Reputation: 738
I am using tf-agents library to build a contextual bandit.
For this I am building a custom environment.
I am creating a banditpyenvironment and wrapping it in the TFpyenvironment.
The tfpyenvironment automatically adds the batch size dimension (in observation spec). I need to account for this batch size dimension in the _observe and _apply_Action methods. Since depending on the batch size, I should provide the required (batch size) number of observations (for observe) and also as per batch size, I should take in batch size number of actions and should provide the rewards(for apply action).
I am unable to find a single example on how to tell the tfenvironment what the batch size, without letting automatically add a 1 to the first dimension. Can someone please clarify
def __init__(self, batch_size):
self.batchsize=batch_size
observation_spec = BoundedTensorSpec(
(2,), np.int32, minimum=[1,1], maximum=[5,2], name= 'observation')
action_spec = BoundedTensorSpec(
shape=(), dtype=np.int32, minimum=0, maximum=6, name='action')
super(SampleEnvironment, self).__init__(observation_spec, action_spec)
def _observe(self):
batch=[]
for i in range(self.batchsize):
each=tf.cast(np.array([np.random.choice([1,2,3,4,5]),np.random.choice([1,2])]), 'int32')
batch.append(each)
self.observation=np.array(batch)
print("in observe",self.observation)
return np.array(self.observation)
When I try to somehow account for the batchsize in the observe method like above (using a for loop for the batch size), the tfenvironment is again adding 1 to the first dimension as batchsize.
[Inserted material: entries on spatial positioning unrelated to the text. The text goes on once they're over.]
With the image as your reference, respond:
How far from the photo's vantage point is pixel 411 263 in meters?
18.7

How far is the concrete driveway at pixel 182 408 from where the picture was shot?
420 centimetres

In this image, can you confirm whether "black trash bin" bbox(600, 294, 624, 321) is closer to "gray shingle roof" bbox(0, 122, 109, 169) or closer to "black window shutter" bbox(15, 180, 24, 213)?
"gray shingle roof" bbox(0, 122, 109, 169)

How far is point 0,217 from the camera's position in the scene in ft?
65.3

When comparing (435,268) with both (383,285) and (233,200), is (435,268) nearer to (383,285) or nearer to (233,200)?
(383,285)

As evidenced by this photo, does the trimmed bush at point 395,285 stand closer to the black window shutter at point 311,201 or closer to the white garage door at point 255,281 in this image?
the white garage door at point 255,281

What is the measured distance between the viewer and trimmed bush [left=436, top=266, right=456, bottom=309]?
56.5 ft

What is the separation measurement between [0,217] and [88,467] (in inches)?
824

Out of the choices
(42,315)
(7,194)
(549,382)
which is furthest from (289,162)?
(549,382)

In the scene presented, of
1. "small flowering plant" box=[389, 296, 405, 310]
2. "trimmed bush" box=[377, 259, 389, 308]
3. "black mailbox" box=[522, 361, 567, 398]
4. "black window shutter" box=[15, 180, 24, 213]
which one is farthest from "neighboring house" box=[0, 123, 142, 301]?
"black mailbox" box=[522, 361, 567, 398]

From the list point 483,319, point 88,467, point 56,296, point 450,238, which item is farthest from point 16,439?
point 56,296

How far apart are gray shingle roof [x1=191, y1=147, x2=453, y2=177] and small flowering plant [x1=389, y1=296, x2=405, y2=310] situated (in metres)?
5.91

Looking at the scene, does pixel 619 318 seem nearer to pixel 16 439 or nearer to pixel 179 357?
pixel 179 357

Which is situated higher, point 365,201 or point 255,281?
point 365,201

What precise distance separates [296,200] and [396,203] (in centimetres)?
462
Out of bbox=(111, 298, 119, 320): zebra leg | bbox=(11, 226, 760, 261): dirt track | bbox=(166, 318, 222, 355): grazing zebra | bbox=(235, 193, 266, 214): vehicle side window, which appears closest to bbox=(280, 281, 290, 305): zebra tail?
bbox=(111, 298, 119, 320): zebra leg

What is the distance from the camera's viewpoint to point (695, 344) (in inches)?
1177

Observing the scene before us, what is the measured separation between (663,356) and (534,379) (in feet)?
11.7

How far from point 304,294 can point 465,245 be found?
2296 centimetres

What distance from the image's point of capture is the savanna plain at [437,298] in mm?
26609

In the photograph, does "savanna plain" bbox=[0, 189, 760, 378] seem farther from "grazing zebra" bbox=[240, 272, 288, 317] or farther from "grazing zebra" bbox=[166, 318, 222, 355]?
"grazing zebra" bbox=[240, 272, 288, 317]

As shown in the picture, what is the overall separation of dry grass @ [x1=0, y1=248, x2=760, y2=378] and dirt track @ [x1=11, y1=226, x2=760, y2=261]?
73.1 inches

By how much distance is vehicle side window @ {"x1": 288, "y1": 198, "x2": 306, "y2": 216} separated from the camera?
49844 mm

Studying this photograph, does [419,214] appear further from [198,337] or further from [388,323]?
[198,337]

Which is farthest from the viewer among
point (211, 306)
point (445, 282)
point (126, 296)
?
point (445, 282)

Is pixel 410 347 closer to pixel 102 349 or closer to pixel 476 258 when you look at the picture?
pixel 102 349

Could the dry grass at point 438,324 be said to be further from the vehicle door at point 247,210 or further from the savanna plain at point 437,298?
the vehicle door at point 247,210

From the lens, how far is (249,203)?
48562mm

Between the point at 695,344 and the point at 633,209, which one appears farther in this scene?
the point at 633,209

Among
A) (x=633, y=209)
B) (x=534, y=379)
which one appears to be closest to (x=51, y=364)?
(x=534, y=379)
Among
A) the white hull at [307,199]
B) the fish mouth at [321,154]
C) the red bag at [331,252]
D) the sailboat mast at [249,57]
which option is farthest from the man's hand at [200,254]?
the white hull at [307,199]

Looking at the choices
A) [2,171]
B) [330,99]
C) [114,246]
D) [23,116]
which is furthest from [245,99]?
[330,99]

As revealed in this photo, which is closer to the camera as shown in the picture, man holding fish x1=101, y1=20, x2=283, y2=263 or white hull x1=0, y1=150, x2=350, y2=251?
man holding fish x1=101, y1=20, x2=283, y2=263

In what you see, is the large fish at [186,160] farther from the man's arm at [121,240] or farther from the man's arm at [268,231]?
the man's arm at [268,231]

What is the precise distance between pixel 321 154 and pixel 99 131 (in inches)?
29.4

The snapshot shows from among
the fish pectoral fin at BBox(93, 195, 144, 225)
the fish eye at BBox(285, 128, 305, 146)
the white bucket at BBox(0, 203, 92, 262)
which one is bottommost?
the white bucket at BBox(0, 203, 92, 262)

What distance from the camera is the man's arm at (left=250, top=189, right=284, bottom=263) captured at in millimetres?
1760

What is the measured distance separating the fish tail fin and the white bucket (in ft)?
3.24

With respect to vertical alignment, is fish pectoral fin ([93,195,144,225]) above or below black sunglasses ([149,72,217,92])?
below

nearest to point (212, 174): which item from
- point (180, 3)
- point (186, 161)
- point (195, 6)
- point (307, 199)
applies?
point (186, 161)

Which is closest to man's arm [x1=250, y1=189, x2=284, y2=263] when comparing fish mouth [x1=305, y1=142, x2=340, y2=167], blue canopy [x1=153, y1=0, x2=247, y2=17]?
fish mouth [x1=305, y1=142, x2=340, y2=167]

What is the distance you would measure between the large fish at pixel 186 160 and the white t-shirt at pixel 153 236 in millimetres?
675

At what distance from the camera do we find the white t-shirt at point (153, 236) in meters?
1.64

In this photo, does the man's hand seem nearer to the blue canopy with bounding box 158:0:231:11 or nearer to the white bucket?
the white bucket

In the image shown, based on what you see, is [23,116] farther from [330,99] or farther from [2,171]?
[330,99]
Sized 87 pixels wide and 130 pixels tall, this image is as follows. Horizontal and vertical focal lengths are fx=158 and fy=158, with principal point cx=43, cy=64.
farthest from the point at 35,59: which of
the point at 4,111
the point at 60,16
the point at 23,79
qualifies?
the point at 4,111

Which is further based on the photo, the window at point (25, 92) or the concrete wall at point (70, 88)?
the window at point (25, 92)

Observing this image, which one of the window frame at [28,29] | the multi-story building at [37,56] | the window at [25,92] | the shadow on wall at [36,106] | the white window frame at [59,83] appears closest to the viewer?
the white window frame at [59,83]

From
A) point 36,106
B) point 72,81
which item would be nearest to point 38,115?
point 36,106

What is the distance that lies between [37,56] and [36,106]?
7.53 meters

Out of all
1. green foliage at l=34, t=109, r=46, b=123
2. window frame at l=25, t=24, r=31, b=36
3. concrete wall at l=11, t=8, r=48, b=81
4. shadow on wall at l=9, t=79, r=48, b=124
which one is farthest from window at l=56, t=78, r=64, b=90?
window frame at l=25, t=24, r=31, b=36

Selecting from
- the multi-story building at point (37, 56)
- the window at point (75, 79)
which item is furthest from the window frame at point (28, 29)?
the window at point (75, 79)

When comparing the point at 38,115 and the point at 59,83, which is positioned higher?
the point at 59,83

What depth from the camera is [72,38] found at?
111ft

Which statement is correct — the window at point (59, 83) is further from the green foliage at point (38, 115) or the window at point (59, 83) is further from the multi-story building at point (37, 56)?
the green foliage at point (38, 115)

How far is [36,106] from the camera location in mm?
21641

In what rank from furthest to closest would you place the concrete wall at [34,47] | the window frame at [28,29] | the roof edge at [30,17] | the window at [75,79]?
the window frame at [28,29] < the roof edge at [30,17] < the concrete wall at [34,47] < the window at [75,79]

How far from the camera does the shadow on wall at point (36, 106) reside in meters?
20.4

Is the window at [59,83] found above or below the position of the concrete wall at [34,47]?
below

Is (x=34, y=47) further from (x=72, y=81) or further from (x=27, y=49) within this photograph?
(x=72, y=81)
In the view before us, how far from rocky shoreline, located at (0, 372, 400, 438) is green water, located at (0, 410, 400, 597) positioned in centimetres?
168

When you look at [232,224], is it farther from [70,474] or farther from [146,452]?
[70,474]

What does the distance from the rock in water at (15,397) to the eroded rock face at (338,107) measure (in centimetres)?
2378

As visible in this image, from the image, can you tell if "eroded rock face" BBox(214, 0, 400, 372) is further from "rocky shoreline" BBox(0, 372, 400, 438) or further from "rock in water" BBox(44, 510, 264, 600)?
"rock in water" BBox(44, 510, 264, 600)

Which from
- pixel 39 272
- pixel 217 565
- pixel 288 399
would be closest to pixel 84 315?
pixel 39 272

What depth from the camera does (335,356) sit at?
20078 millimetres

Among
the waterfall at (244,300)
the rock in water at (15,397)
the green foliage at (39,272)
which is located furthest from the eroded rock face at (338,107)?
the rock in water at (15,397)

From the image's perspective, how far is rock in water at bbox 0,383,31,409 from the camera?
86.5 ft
Is there a way to automatically tell the environment that the batch is say 3, instead of it automatically adding 1. At the same time, how would I account for this batch size in replay buffer and agents
Upvotes: 2
Views: 592
Reputation: 738
This can be done using the BatchedPyEnvironment class as show in the example below. Looks like the bandit environment from above is a non batched environment.
SampleEnvironment in below is the banditpyenvironment which is shown in the question
batch_size = 4
env= SampleEnvironment()
py_envs = [env for _ in range(0, batch_size)]
batched_env = batched_py_environment.BatchedPyEnvironment(envs=py_envs)
tfenv = tf_py_environment.TFPyEnvironment(batched_env)
Upvotes: 1